### [Dataset entries]
::::::
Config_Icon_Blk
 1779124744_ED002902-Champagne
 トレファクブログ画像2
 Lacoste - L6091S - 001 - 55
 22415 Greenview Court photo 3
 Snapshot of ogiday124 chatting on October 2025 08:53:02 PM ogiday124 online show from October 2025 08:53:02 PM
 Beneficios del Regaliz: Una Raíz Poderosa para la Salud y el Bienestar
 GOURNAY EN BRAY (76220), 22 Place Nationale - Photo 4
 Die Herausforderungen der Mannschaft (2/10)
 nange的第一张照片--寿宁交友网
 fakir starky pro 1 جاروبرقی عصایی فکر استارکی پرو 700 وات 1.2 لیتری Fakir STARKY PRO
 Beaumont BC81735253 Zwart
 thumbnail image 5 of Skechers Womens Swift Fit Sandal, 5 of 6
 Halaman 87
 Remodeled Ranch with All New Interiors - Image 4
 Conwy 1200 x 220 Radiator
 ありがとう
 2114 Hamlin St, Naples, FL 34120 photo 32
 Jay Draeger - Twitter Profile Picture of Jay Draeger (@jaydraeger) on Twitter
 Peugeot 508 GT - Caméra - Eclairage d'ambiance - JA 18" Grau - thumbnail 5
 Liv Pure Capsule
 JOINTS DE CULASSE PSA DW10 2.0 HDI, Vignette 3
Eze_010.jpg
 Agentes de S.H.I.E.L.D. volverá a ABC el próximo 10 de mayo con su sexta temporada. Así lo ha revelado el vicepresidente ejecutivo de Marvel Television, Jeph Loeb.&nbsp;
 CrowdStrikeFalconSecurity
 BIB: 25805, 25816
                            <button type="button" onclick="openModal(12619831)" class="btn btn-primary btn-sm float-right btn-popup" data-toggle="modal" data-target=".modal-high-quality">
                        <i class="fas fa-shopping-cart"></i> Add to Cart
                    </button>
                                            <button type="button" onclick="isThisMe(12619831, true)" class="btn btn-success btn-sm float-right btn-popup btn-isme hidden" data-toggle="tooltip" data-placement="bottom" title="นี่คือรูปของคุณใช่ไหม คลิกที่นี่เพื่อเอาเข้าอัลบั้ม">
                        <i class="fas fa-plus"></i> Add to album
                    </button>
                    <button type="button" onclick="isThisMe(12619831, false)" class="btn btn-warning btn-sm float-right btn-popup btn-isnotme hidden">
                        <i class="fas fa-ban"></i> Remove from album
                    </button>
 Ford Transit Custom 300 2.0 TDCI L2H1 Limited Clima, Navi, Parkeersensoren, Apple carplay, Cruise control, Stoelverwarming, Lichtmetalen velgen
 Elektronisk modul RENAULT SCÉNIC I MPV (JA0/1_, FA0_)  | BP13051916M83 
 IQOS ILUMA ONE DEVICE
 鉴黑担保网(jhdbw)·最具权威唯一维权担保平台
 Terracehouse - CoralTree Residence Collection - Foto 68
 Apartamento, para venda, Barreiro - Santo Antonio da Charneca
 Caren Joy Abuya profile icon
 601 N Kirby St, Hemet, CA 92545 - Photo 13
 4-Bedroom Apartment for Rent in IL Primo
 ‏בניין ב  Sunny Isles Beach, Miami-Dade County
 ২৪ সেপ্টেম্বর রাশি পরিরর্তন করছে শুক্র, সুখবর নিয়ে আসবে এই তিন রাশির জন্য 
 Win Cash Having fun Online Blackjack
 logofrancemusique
::::::
### [Prompt]
List every line in the records above that contains the word "onclick".

### [Response to this exercise]
                            <button type="button" onclick="openModal(12619831)" class="btn btn-primary btn-sm float-right btn-popup" data-toggle="modal" data-target=".modal-high-quality">
                                            <button type="button" onclick="isThisMe(12619831, true)" class="btn btn-success btn-sm float-right btn-popup btn-isme hidden" data-toggle="tooltip" data-placement="bottom" title="นี่คือรูปของคุณใช่ไหม คลิกที่นี่เพื่อเอาเข้าอัลบั้ม">
                    <button type="button" onclick="isThisMe(12619831, false)" class="btn btn-warning btn-sm float-right btn-popup btn-isnotme hidden">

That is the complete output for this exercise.